**THE REQUEST**
Rewrite the data below, changing every "mossy tree trunk" to "moss-covered tree trunk" and keeping everything else the same.

Items in a dataset:
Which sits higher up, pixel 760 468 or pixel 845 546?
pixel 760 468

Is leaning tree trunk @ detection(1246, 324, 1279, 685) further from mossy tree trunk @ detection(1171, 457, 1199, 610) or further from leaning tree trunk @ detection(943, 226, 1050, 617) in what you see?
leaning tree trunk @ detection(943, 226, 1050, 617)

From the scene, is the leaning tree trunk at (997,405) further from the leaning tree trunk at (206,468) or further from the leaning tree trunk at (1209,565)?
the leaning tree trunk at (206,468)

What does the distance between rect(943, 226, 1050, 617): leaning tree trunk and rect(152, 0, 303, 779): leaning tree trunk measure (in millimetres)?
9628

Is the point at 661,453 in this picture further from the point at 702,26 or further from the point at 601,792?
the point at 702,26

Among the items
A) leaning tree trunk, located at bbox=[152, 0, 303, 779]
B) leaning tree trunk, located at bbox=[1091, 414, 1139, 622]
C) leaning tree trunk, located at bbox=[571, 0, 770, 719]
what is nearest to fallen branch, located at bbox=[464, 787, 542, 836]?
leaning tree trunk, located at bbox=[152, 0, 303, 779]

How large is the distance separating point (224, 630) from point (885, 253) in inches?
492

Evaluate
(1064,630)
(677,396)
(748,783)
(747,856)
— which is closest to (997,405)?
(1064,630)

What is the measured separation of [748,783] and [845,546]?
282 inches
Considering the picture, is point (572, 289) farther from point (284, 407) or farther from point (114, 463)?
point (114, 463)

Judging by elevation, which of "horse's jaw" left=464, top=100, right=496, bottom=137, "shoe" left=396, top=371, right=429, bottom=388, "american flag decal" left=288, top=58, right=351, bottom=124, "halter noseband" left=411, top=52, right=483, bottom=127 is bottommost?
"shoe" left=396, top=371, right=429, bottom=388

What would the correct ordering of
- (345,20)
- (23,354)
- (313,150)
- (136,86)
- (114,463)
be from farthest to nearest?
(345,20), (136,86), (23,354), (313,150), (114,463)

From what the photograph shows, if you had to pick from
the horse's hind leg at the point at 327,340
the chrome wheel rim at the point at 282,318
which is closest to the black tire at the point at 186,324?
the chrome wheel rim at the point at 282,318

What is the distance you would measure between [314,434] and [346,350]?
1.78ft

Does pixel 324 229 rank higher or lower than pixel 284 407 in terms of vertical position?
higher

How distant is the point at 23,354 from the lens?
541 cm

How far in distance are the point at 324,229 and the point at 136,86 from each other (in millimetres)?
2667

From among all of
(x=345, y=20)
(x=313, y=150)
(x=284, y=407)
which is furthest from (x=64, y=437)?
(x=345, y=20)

**SOLVED EXERCISE**
Which sits higher up, pixel 760 468 or pixel 845 546?
pixel 760 468

Is leaning tree trunk @ detection(1246, 324, 1279, 685) further from moss-covered tree trunk @ detection(1171, 457, 1199, 610) or further from leaning tree trunk @ detection(943, 226, 1050, 617) in what you see?
leaning tree trunk @ detection(943, 226, 1050, 617)

From the scene, is the leaning tree trunk at (997,405) further from the leaning tree trunk at (206,468) or further from the leaning tree trunk at (1209,565)?
the leaning tree trunk at (206,468)

What does the distance between rect(943, 226, 1050, 617): leaning tree trunk and rect(152, 0, 303, 779): leaning tree trunk measure (in millimetres)?
9628

Is the point at 661,453 in this picture further from the point at 702,26 or further from the point at 601,792?
the point at 702,26

Among the items
A) leaning tree trunk, located at bbox=[152, 0, 303, 779]
B) leaning tree trunk, located at bbox=[1091, 414, 1139, 622]
C) leaning tree trunk, located at bbox=[571, 0, 770, 719]
what is nearest to fallen branch, located at bbox=[464, 787, 542, 836]?
leaning tree trunk, located at bbox=[152, 0, 303, 779]

How large is the distance separating point (224, 630) from point (885, 253) in inches?
492

Evaluate
(1064,630)
(677,396)
(748,783)
(747,856)
— which is closest to (997,405)?
(1064,630)

What is the measured separation of [748,783] and [845,546]?
282 inches
Considering the picture, is point (572, 289) farther from point (284, 407) or farther from point (114, 463)?
point (114, 463)

Judging by elevation, which of "horse's jaw" left=464, top=100, right=496, bottom=137, "shoe" left=396, top=371, right=429, bottom=388, "american flag decal" left=288, top=58, right=351, bottom=124, "halter noseband" left=411, top=52, right=483, bottom=127 is bottommost?
"shoe" left=396, top=371, right=429, bottom=388

What would the correct ordering of
- (345,20)
- (23,354)
- (313,150)
- (136,86)
- (114,463)
be from farthest to nearest?
(345,20), (136,86), (23,354), (313,150), (114,463)

From what the photograph shows, if you had to pick from
the horse's hind leg at the point at 327,340
the chrome wheel rim at the point at 282,318
which is closest to the black tire at the point at 186,324?
the chrome wheel rim at the point at 282,318

What is the distance you would measure between [314,434] and [346,350]?
1.78ft

Does pixel 324 229 rank higher or lower than pixel 284 407 in terms of vertical position?
higher

How distant is the point at 23,354 from the lens?
541 cm

How far in distance are the point at 324,229 and the point at 136,86 from each other (in millimetres)?
2667

From among all of
(x=345, y=20)
(x=313, y=150)
(x=284, y=407)
which is furthest from (x=64, y=437)?
(x=345, y=20)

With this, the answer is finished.